Washington Bureau

09.10.13

Is Syria Becoming a Partisan Issue?

The debate over Syria is starting to become part of the partisan cut and thrust in Washington. Ben Jacobs reports.

Is Syria already becoming a political football?

The debate over military intervention has cut across partisan lines, with both Democrats and Republicans describing it as a “conscience vote.” But this hasn’t stopped the issue from already being used as a handy political weapon by Republicans to clobber President Obama for his leadership, or lack thereof, on the issue.

In the last week, the Republican National Committee issued two different fact sheets that whacked Obama on the current Middle East quagmire. One went after him for his ”red line” around the use of chemical weapons by the Assad regime, and the other made hay of the lack of unity in the Democratic Party around military intervention in Syria.

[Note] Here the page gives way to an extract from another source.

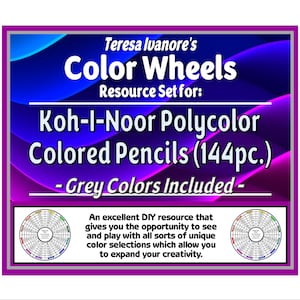 Op de afbeelding: Kleurwiel-bronnenset voor Koh-I-Noor Polycolor kleurpotloden (144 stuks). De set bevat grijze kleuren. Een uitstekende doe-het-zelf-bron die je de mogelijkheid geeft om alle soorten unieke kleurselecties te zien en ermee te spelen, waardoor je je creativiteit kunt uitbreiden.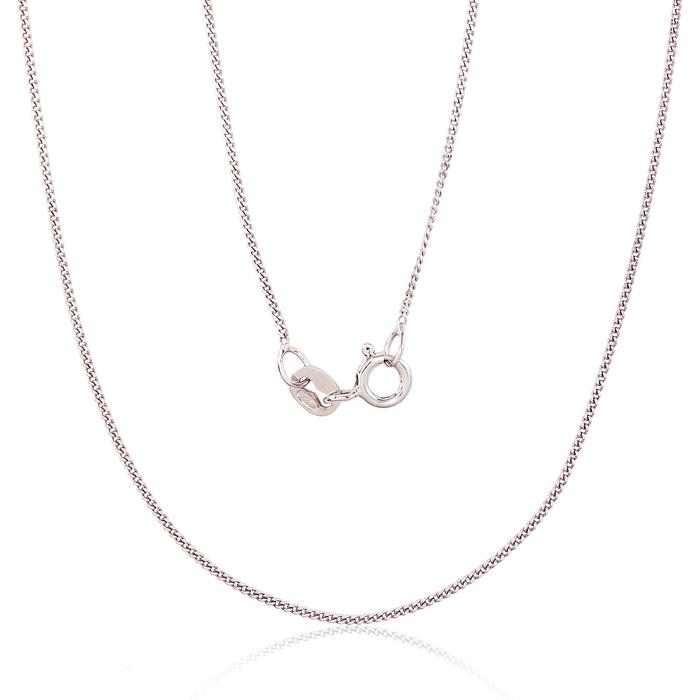 Sudraba ķēdīte Kartjē 1 mm , dimantu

Democrats have cried foul. Michael Czin, press secretary for the DNC, said of them, “It’s disappointing that the RNC is trying to inject partisan politics into an important debate about our national security.” Sean Spicer, the RNC’s communications director, shrugged off any criticism, telling The Daily Beast, “I think [the statements] speak for themselves.”

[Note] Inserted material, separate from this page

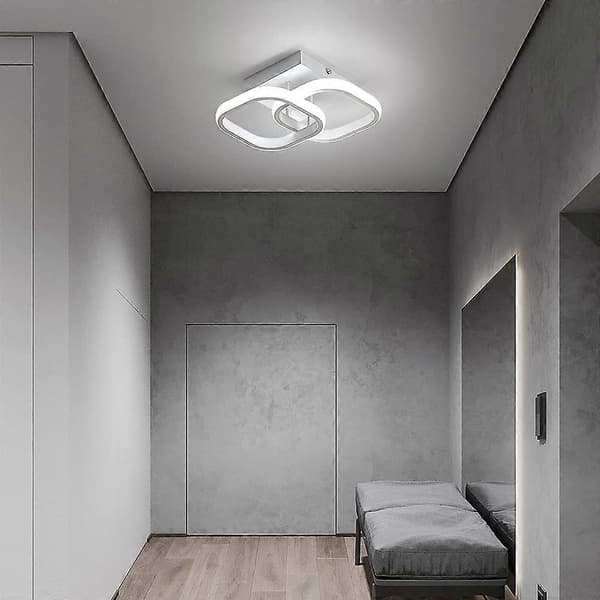 20W LED Taklampa, 6000K Kallvit Dia 24CM, Vit [Energiklass E]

The statements try to thread the needle in targeting Obama. After all, Syria is the issue of the day. Domestic policy has been eclipsed by the ongoing debate over airstrikes against the Assad regime. The GOP also has to cope with its own internal divisions on Syria as well as with some party leaders like John Boehner and John McCain supporting military intervention but many others firmly opposed. The result is that it would be difficult, and somewhat uncouth, to criticize the president on policy grounds.

But the criticism isn’t about foreign policy. A reader would be hard-pressed to find support for any course of action in the Middle East. Instead, it is simply an attack on the president’s leadership and acumen, no different from Hillary Clinton’s famous attack ad from 2008 suggesting that Obama wasn’t equipped to answer the phone at 3 a.m. in a national security crisis.  

Currently, the president leads a fractured political party and has explicitly stated that he "wouldn't say I'm confident" that Congress will authorize the use of force against Syria, a step that his administration continues to insist was not necessary. It seems perfectly fair for his political opponents to raise questions about this.